Media Pakistan yang mengutip SBP melaporkan bahwa total utang dan kewajiban negara tersebut melampaui PKR 50.5 triliun ($286 miliar) pada bulan September 2021. Ini jauh lebih besar dari PDB Pakistan sebesar $261.72 miliar.
Utang luar negeri Pakistan juga melonjak menjadi $127 miliar pada tahun 2021, lompatan besar dari $95.2 miliar pada Juni 2018.
Pakistan hampir jatuh ke dalam perangkap utang China akibat proyek Koridor Ekonomi China-Pakistan (CPEC) senilai $62 miliar.
Dengan janji untuk membangun Naya Pakistan (Pakistan Baru), Perdana Menteri Imran mulai berkuasa pada bulan Agustus 2018. Selama periodenya, utang luar negeri melonjak sebesar $32 miliar.
Pada tahun keuangan ini saja, Pakistan harus membayar kembali pinjaman dan bunga senilai $12.4 miliar.

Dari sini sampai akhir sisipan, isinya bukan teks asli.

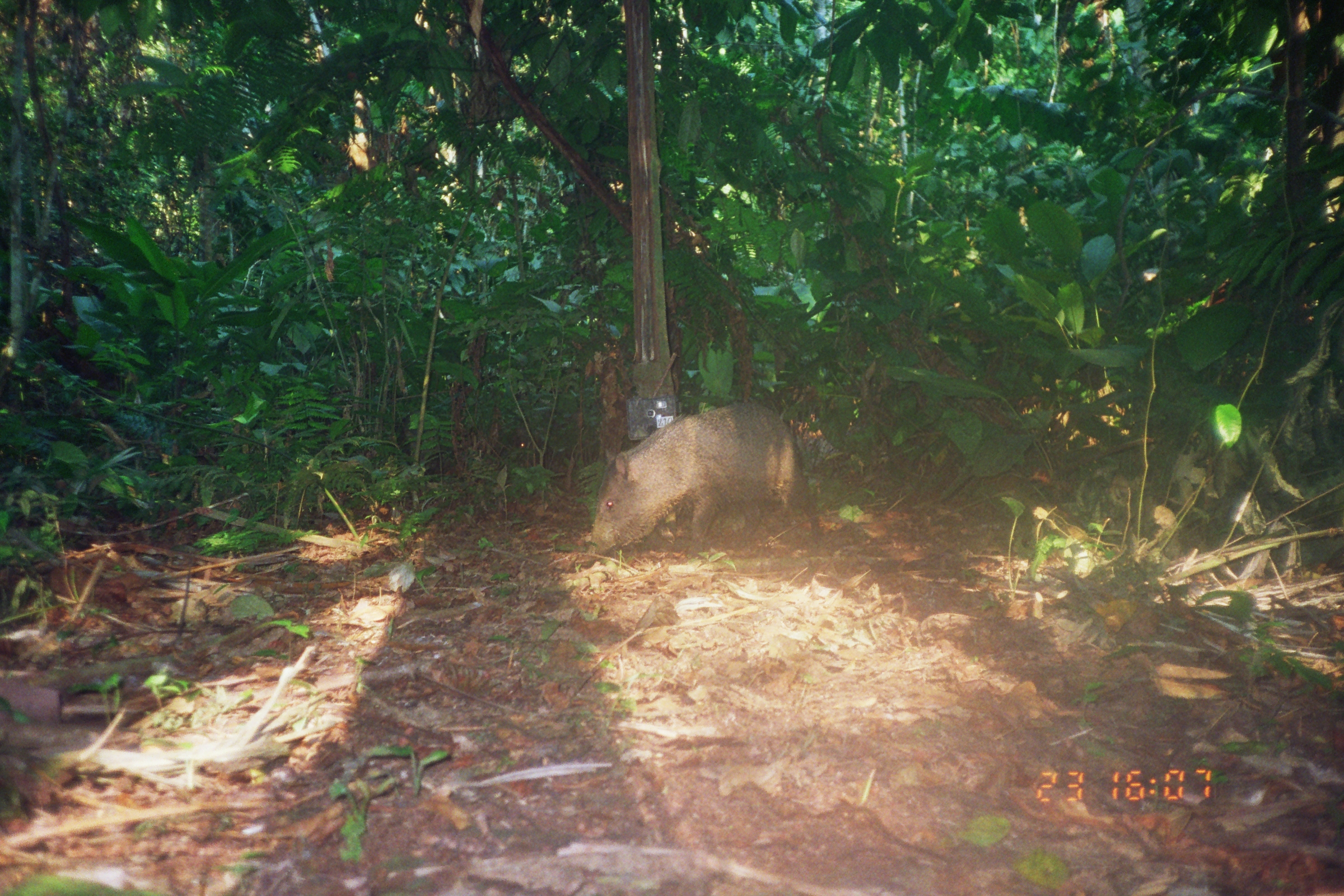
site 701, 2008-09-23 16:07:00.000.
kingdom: Animalia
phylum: Chordata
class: Mammalia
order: Artiodactyla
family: Tayassuidae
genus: Pecari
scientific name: Pecari tajacu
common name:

"Semua pinjaman yang telah diambil sekarang, dari sumber apa pun, adalah untuk membayar pinjaman masa lalu," ungkap Qaiser Bengali, seorang ekonom independen, kepada AFP.
"Pada dasarnya ekonomi bangkrut. Pakistan tidak dapat membayar pinjamannya."
Mengetuk pintu pemberi pinjaman telah menjadi pekerjaan utama Perdana Menteri Pakistan setiap dua hingga tiga bulan.
Partai oposisi Pakistan mengatakan Imran dipilih oleh militer Pakistan bukan dipilih oleh rakyat Pakistan. Kekuatan sebenarnya di Pakistan terletak pada militer.
Selain itu, telah terjadi produktivitas pertanian yang rendah, produksi industri yang lebih rendah dan struktur ekonomi politik yang cacat.
Rupee Pakistan (PKR) juga terpukul parah, mencapai PKR 176.37 per dolar AS pada tanggal 21 Februari 2022.